The Monarch of the Glen, de Neil Gaiman
Legends II, ed. Robert Silverberg (2004)
Mais do que uma sequela curta àquele que terá sem dúvida sido um dos melhores livros de fantasia da última década, a novela The Monarch of the Glen funciona como um epílogo a American Gods - uma pequena história envolvendo Shadow durante a sua passagem pelas terras altas da Escócia, após todos os acontecimentos do romance principal. E o mais impressionante desta novela é o facto de Gaiman conseguir fazer um American Gods-lite, capturando quase na perfeição a estranheza e a dissonância da situação em que Shadow se encontra, quando lhe é oferecido um emprego apenas simples na aparência: servir de segurança numa festa misteriosa que terá lugar numa mansão remota junto do lago. O protagonista, uma vez mais, assume durante praticamente todo o texto um papel passivo, até ao momento em que a sua intervenção se torna inevitável (no caso, forçada) - mas Shadow já não é o homem que era no início do romance original, e o homem que os seus anfitriões imaginavam que ele fosse. Com a imaginação e a mestria habituais, Gaiman reúne uma galeria de criaturas fantásticas, onde monstros e homens se misturam e, mais do que isso, se confundem; e a sua prosa evocativa tece um enredo sobrenatural magnífico, uma passagem que serve em simultâneo de continuação directa e de reforço dos temas estabelecidos em American Gods.

Problema escrito A - Reproduza sem alterações as linhas dos registos desde o início até à linha que contém "point (81, 0), point", ambas incluídas. Deixe as imagens fora da resposta.
O texto e os registos não têm qualquer relação entre si.

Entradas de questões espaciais
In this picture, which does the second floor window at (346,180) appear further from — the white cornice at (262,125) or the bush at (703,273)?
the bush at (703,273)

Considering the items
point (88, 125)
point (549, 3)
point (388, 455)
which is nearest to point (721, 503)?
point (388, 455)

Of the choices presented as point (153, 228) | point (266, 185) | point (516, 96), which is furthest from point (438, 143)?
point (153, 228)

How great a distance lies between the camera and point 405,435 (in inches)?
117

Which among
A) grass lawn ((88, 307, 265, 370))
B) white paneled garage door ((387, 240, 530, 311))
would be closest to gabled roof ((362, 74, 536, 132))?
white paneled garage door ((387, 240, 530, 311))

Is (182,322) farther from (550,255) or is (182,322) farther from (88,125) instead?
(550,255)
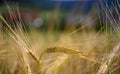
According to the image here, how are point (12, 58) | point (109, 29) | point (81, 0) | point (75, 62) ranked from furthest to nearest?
point (81, 0), point (12, 58), point (75, 62), point (109, 29)

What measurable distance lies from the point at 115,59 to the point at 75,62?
0.94 ft

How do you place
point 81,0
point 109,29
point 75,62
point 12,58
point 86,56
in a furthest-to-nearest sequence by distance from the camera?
1. point 81,0
2. point 12,58
3. point 75,62
4. point 109,29
5. point 86,56

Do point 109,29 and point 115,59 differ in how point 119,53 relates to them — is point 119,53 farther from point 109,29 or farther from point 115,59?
point 109,29

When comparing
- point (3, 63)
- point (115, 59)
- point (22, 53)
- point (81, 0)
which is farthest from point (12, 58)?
point (81, 0)

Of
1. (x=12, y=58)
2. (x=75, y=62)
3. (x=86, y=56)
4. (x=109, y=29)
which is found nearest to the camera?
(x=86, y=56)

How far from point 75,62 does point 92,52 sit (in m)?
0.19

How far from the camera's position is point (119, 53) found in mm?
1655

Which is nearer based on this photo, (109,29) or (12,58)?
(109,29)

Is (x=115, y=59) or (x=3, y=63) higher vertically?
(x=115, y=59)

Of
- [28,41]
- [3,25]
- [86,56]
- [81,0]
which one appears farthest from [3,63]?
[81,0]

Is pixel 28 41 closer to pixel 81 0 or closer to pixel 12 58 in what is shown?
pixel 12 58

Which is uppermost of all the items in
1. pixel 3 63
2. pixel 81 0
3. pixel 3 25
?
pixel 3 25

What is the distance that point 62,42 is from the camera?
166 cm

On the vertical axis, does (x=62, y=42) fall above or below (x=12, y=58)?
above
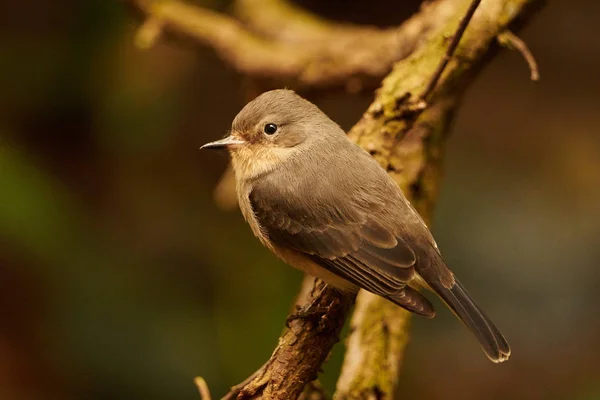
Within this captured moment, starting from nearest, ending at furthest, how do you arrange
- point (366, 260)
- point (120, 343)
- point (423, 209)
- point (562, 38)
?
point (366, 260) < point (423, 209) < point (120, 343) < point (562, 38)

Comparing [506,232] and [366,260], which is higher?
[506,232]

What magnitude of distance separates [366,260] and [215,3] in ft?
11.0

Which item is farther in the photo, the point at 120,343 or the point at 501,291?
the point at 501,291

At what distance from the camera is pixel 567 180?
5898 millimetres

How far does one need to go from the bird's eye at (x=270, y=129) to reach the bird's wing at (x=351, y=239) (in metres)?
0.28

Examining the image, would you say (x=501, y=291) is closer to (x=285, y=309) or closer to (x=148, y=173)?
(x=285, y=309)

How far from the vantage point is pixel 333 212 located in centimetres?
259

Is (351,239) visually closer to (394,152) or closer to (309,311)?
(309,311)

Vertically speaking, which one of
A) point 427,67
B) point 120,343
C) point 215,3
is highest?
point 215,3

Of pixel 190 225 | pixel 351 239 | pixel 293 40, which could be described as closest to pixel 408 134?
pixel 351 239

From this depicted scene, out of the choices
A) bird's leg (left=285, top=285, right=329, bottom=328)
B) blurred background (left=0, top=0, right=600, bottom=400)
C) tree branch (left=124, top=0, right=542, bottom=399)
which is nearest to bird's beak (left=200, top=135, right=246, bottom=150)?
tree branch (left=124, top=0, right=542, bottom=399)

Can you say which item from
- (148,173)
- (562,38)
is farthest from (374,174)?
(562,38)

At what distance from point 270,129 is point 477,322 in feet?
3.51

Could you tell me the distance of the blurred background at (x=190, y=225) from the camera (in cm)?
438
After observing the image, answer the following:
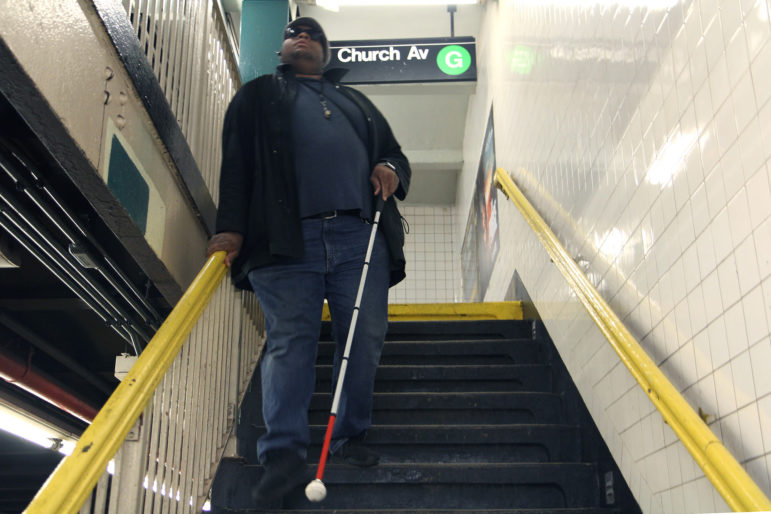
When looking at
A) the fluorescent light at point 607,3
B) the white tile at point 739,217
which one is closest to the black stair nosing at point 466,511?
the white tile at point 739,217

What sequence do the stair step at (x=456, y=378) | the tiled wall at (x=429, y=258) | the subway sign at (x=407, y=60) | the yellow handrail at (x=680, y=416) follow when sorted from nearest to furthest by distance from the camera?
the yellow handrail at (x=680, y=416), the stair step at (x=456, y=378), the subway sign at (x=407, y=60), the tiled wall at (x=429, y=258)

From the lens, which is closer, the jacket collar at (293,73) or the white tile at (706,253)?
the white tile at (706,253)

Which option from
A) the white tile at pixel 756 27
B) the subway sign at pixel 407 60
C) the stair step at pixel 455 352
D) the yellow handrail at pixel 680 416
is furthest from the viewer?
the subway sign at pixel 407 60

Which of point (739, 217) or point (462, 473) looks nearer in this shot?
point (739, 217)

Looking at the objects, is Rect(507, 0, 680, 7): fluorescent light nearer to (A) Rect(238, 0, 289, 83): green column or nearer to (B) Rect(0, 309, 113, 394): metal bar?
(A) Rect(238, 0, 289, 83): green column

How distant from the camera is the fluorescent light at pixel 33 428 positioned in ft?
13.7

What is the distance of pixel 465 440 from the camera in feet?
10.8

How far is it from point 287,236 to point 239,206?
0.24 meters

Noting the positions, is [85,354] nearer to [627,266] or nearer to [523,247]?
[523,247]

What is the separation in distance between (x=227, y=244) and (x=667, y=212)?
1467 mm

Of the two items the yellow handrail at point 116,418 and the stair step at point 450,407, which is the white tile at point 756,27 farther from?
the stair step at point 450,407

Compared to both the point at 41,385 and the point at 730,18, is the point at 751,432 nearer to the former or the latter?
the point at 730,18

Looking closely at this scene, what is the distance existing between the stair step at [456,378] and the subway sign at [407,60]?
2.90 meters

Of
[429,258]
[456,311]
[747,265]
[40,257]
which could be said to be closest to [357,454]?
[40,257]
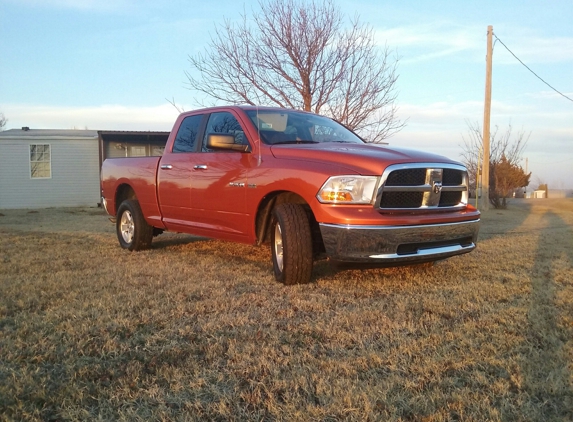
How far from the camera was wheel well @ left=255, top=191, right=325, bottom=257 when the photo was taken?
4.85 m

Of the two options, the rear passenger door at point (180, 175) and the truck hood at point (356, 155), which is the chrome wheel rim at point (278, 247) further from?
the rear passenger door at point (180, 175)

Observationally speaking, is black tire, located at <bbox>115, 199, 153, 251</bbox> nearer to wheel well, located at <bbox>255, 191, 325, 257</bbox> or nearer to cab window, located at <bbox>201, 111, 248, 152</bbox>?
cab window, located at <bbox>201, 111, 248, 152</bbox>

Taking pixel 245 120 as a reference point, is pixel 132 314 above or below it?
below

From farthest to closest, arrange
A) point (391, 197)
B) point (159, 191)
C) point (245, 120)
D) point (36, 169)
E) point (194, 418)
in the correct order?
point (36, 169) < point (159, 191) < point (245, 120) < point (391, 197) < point (194, 418)

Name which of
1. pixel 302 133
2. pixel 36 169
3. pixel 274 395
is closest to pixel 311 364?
pixel 274 395

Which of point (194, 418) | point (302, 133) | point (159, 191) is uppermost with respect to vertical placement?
point (302, 133)

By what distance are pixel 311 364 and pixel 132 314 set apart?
5.12 feet

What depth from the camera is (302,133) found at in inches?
223

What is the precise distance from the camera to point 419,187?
15.0ft

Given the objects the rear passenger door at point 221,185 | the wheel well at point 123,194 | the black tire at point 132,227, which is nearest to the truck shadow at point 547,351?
the rear passenger door at point 221,185

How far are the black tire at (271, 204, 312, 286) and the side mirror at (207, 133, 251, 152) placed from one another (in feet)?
3.25

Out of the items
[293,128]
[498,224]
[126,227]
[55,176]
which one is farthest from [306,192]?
[55,176]

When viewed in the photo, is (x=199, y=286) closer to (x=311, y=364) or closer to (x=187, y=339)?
(x=187, y=339)

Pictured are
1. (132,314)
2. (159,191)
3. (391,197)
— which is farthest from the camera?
(159,191)
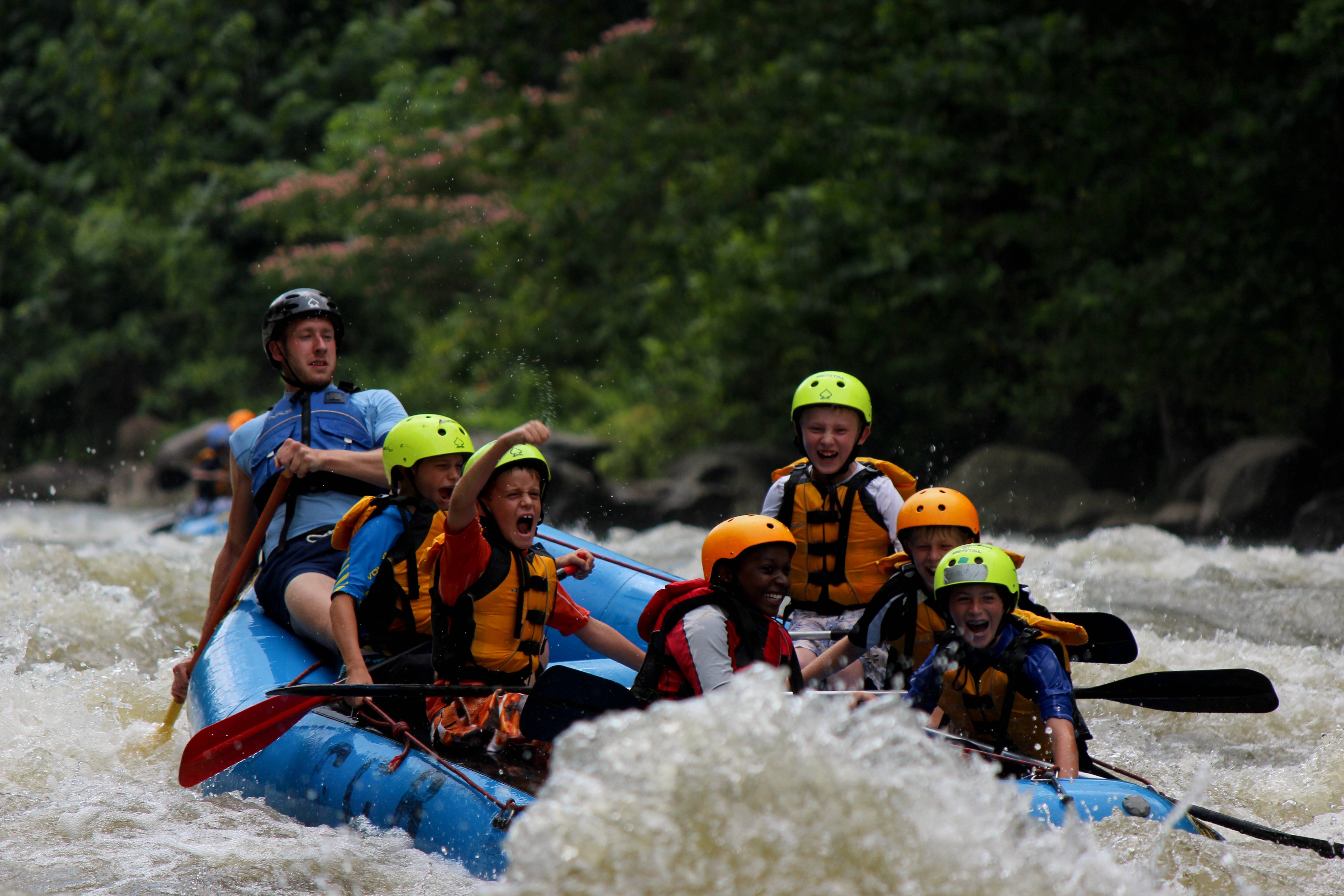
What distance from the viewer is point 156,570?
8.41 metres

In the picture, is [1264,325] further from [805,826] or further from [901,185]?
[805,826]

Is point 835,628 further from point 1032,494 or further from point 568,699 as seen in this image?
point 1032,494

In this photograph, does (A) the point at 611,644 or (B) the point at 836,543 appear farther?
(B) the point at 836,543

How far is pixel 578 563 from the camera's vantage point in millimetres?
3830

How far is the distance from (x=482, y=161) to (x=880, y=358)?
21.1 feet

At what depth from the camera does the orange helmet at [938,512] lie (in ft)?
12.5

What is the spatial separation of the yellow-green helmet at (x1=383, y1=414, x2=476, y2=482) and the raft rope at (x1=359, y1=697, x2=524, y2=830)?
723 millimetres

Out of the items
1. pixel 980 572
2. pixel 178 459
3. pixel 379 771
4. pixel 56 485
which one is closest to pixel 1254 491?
pixel 980 572

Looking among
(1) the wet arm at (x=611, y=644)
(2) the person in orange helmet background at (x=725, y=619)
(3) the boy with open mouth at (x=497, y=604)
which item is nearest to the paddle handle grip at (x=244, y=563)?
(3) the boy with open mouth at (x=497, y=604)

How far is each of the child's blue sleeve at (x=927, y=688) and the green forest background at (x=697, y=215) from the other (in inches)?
290

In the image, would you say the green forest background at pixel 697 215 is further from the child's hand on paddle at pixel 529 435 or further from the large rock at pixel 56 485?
the child's hand on paddle at pixel 529 435

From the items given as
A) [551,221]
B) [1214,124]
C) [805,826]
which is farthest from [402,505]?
[551,221]

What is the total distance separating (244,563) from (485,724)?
4.18 feet

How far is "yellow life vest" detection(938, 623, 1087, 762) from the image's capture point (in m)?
3.46
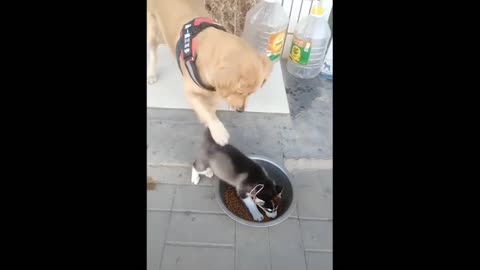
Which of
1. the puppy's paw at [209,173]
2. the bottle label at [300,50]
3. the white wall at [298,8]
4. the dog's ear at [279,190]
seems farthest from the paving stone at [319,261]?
the white wall at [298,8]

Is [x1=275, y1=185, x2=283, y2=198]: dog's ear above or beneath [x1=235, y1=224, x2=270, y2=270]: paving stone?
above

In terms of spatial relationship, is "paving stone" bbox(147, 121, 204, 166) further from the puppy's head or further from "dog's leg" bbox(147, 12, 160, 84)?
the puppy's head

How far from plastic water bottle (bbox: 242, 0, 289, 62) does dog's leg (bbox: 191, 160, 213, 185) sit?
3.91ft

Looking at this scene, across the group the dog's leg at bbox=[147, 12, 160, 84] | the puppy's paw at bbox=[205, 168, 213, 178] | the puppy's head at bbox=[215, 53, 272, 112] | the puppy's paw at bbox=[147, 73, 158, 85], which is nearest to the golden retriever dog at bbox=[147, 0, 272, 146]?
the puppy's head at bbox=[215, 53, 272, 112]

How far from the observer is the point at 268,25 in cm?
289

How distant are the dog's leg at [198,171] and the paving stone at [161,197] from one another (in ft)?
0.45

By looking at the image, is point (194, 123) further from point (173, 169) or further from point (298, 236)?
point (298, 236)

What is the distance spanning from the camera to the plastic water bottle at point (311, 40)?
2.86 metres

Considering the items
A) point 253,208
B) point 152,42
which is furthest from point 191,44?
point 253,208

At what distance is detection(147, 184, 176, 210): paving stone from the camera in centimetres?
208

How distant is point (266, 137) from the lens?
8.25 feet

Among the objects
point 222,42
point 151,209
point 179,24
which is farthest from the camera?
point 179,24
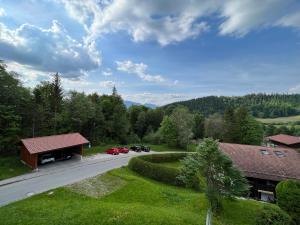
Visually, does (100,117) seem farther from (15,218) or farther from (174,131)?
(15,218)

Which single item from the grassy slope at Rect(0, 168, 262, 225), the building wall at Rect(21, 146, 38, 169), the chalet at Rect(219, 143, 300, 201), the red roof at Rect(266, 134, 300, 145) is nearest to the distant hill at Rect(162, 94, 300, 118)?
the red roof at Rect(266, 134, 300, 145)

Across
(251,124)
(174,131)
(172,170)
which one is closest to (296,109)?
(251,124)

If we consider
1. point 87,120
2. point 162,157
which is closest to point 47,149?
point 87,120

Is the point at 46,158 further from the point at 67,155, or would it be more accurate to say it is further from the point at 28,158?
the point at 67,155

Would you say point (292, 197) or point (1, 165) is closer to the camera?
point (292, 197)

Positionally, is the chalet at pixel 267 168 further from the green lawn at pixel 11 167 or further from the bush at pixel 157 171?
the green lawn at pixel 11 167

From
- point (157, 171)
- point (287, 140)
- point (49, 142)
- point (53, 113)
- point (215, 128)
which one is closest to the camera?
point (157, 171)
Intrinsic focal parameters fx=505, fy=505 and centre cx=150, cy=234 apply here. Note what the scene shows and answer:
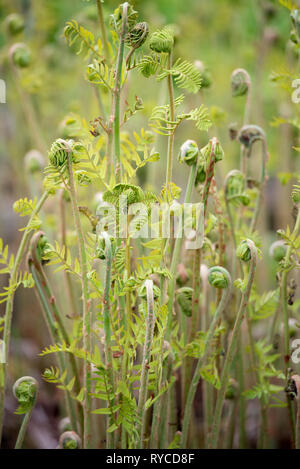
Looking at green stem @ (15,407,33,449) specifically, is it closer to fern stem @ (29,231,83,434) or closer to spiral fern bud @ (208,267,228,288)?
fern stem @ (29,231,83,434)

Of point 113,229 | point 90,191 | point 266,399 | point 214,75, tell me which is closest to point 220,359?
point 266,399

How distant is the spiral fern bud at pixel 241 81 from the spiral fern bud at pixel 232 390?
44cm

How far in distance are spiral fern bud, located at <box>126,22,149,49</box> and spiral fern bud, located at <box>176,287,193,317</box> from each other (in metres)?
0.31

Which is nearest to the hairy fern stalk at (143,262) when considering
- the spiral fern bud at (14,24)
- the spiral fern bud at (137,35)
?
the spiral fern bud at (137,35)

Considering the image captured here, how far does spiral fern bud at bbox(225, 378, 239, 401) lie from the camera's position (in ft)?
2.53

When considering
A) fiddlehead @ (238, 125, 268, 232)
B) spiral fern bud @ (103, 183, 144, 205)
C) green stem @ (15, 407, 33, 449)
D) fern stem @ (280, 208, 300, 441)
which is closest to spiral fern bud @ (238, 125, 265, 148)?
fiddlehead @ (238, 125, 268, 232)

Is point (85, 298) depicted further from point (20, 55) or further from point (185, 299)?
point (20, 55)

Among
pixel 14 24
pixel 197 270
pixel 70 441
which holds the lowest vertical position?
pixel 70 441

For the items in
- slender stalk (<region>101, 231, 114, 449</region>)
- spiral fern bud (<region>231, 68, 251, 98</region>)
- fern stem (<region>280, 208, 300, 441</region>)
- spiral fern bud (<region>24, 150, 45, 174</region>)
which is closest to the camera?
slender stalk (<region>101, 231, 114, 449</region>)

Problema escrito B - Prossiga o texto sobre a novela The Monarch of the Glen a partir da última frase apresentada.

Resposta ao exercício A -
In this picture, which does the second floor window at (346,180) appear further from — the white cornice at (262,125) or the bush at (703,273)?
the bush at (703,273)

Considering the items
point (88, 125)
point (549, 3)
point (388, 455)
which is nearest to point (721, 503)?
point (388, 455)

Of the choices presented as point (153, 228) | point (266, 185) | point (516, 96), which is furthest from point (438, 143)?
point (153, 228)

How great a distance lies between the camera and point 405,435 (in inches)?
117

Which among
A) grass lawn ((88, 307, 265, 370))
B) white paneled garage door ((387, 240, 530, 311))
would be closest to gabled roof ((362, 74, 536, 132))?
white paneled garage door ((387, 240, 530, 311))

Is (182,322) farther from (550,255) or is (182,322) farther from (88,125) instead?
(550,255)
According to the image here, how are point (12, 58) | point (109, 29) | point (81, 0) | point (75, 62) ranked from furthest to nearest?
point (81, 0), point (12, 58), point (75, 62), point (109, 29)

Resposta ao exercício B -
É certo: The Monarch of the Glen não terá decerto satisfeito os leitores que esperavam encontrar, numa história pós-American Gods, um Shadow mais activo e dotado de uma personalidade com mais momentum. Mas Shadow - aliás, Balder Moon, o seu verdadeiro nome e mais uma alusão ao panteão escandinavo - não é uma personagem que, por si, faça a história mover-se; ele é, sim, o ponto central da narrativa, para onde convergem todos os seus elementos constituintes. E é o seu olhar expectante e a sua curiosidade tranquila (nem todos os heróis literários têm de ser detectives - até aqui se nota a desconstrução de Gaiman) que torna as várias personagens mais verosímeis, independentemente das suas origens ficcionais ou mitológicas, e toda a situação mais bizarra.
A Separate War, de Joe Haldeman
Far Horizons, ed. Robert Silverberg (1998)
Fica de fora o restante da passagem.